Quatrième acte : De l’engrais

Nous vous donnerons de la fumure, monsieur Fleury 1585

Ce qu’on pourrait traduire par : ce qui est à écrire efface perpétuellement ce qui est déjà écrit. Un "déchet" pousse l’autre et rien n’est jamais fini. Mais bien sûr tout ce "reste" va être réemployé, et un des rêves de Bloom n’est-il pas l’utilisation des excréments de toute la population irlandaise 1586  ? Rien n’est perdu, tout se récupère.

Et d’abord dans l’ordre de l’imaginaire : c’est à partir de sa propre défécation que l’esprit s’évade. Le raccourci est saisissant, qui prend une dimension cosmique : en passant par les « jeunes filles en gaze grise », Bloom atteint très vite « le jour, ensuite la nuit 1587  ».

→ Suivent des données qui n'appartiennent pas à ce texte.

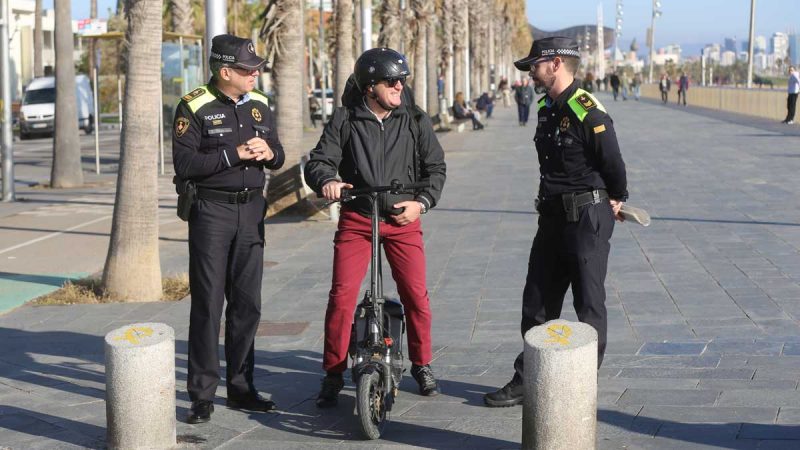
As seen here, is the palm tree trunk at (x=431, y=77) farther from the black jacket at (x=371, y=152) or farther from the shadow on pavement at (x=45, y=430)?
the shadow on pavement at (x=45, y=430)

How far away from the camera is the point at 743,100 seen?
44188mm

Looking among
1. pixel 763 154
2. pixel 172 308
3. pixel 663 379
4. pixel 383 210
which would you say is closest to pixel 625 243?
pixel 172 308

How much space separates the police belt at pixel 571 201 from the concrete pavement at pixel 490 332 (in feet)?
3.30

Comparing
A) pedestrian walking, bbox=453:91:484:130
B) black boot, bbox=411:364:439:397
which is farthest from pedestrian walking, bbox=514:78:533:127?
black boot, bbox=411:364:439:397

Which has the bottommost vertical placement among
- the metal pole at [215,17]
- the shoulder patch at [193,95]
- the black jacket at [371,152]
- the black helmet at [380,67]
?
the black jacket at [371,152]

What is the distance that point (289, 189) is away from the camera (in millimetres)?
15711

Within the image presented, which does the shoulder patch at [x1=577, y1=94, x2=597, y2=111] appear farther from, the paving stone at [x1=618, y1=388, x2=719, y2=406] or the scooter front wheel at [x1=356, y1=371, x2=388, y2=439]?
the scooter front wheel at [x1=356, y1=371, x2=388, y2=439]

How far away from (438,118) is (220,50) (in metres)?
32.6

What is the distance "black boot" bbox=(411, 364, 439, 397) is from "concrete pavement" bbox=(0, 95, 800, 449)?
5 centimetres

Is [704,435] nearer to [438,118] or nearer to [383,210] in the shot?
[383,210]

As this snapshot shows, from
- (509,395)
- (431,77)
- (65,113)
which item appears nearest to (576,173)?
(509,395)

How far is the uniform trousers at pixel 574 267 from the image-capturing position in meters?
6.17

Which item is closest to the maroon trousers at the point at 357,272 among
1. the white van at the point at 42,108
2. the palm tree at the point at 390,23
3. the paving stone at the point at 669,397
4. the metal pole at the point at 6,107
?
the paving stone at the point at 669,397

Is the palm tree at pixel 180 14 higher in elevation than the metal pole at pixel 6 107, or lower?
higher
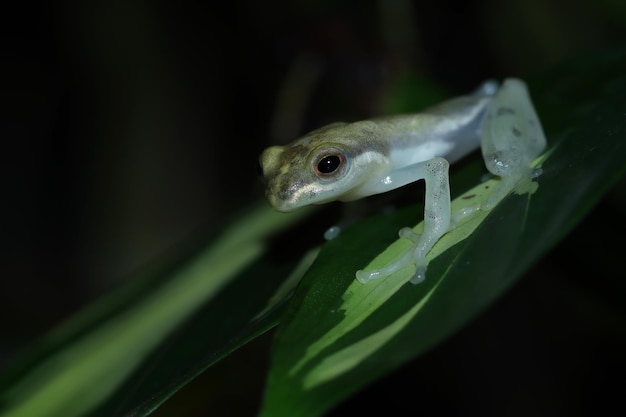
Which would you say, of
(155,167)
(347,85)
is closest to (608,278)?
(347,85)

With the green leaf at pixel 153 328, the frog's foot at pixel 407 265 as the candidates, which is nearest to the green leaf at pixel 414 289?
the frog's foot at pixel 407 265

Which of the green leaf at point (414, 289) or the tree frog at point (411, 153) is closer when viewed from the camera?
the green leaf at point (414, 289)

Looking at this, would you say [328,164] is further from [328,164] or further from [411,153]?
[411,153]

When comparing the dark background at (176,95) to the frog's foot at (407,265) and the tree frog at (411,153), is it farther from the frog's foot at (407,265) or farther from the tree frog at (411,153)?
the frog's foot at (407,265)

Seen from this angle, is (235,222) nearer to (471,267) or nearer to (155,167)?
(471,267)

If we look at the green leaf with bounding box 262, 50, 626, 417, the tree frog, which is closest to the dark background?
the tree frog

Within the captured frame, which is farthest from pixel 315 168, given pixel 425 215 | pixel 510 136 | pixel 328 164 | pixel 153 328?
pixel 153 328

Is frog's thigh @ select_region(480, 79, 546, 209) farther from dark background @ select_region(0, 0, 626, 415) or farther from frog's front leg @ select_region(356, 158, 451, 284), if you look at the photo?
dark background @ select_region(0, 0, 626, 415)
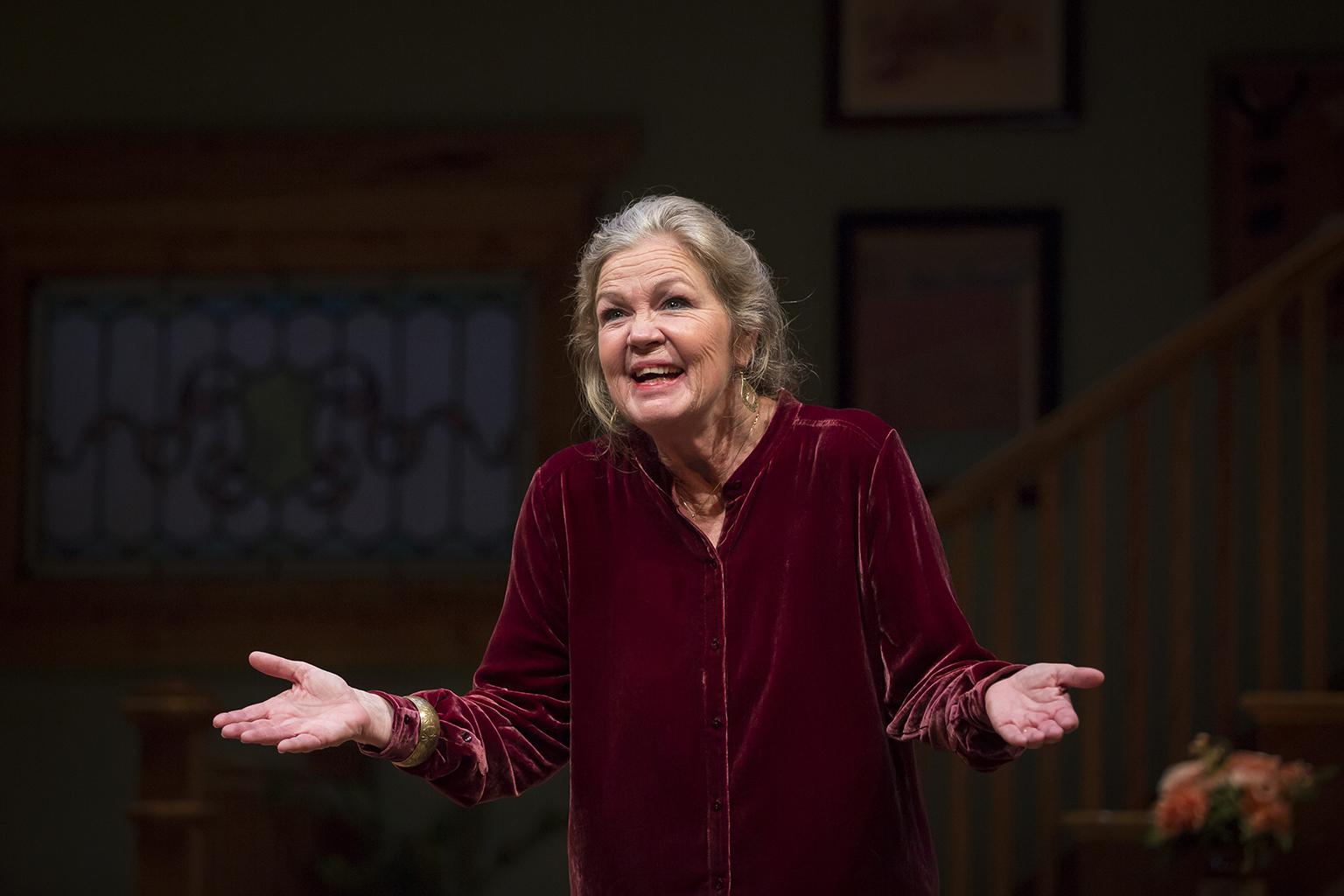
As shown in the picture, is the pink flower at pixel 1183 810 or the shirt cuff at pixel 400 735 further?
the pink flower at pixel 1183 810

Dans l’ordre de l’écriture cette récupération est réutilisation directe : tout ce qui a été écrit va former tout ce qui va être écrit. On connaît l’usage que Joyce a pu faire, d’une part de la multitude de ses lectures, d’autre part de ses propres œuvres antérieures. Le plagiat (et l’auto-plagiat), la citation (et l’auto-citation) sont constantes dans Ulysse : « De telle sorte que l’appropriation et la fragmentation continuelles, ce vol qui définit l’écriture de Joyce, transforme à la fin le pastiche en plagiat 1588  ».

Tous les matériaux sont bons pour "fumer" l’œuvre : « Les livres dont je me sers pour le fragment actuel, qui comportent entre autres Marie Corelli, Swedenborg, Saint Thomas, la guerre soudanaise, les Indiens proscrits, la Femme sous la Loi anglaise, une description de Ste Hélène, la Fin du Monde de Flammarion, des dizaines de comptines allemandes, françaises, anglaises, italiennes, etc. 1589  » Là encore, Flaubert et ses deux compilateurs sont à proximité, avec bien sûr tous les détournements et distorsions que Joyce fait subir à son matériau.

Notes
1585.

Ulysse, Op. Cit., p. 596.

1586.

« tout individu normal, d’activité et d’appétit moyens, produisant par an, sans tenir compte des sous-produits liquides, un poids total de 36 kilos 320 grammes (régime mixte carné-végétarien) à multiplier par 4 386 035, population totale de l’Irlande au recensement de 1901 » (Ulysse, p. 779).

1587.

« Heures du soir, jeunes filles en gaze grise. Heures nocturnes en noir avec des poignards et des loups. Idée poétique, d’abord rose, puis dorée, puis grise, puis noire. Et véridique aussi, pourtant. Le jour. Ensuite la nuit ».

1588.

Heath, « Ambiviolences », Op. Cit., p. 33.

1589.

A H. S. Weaver, Lettres, Op. Cit., p. 374.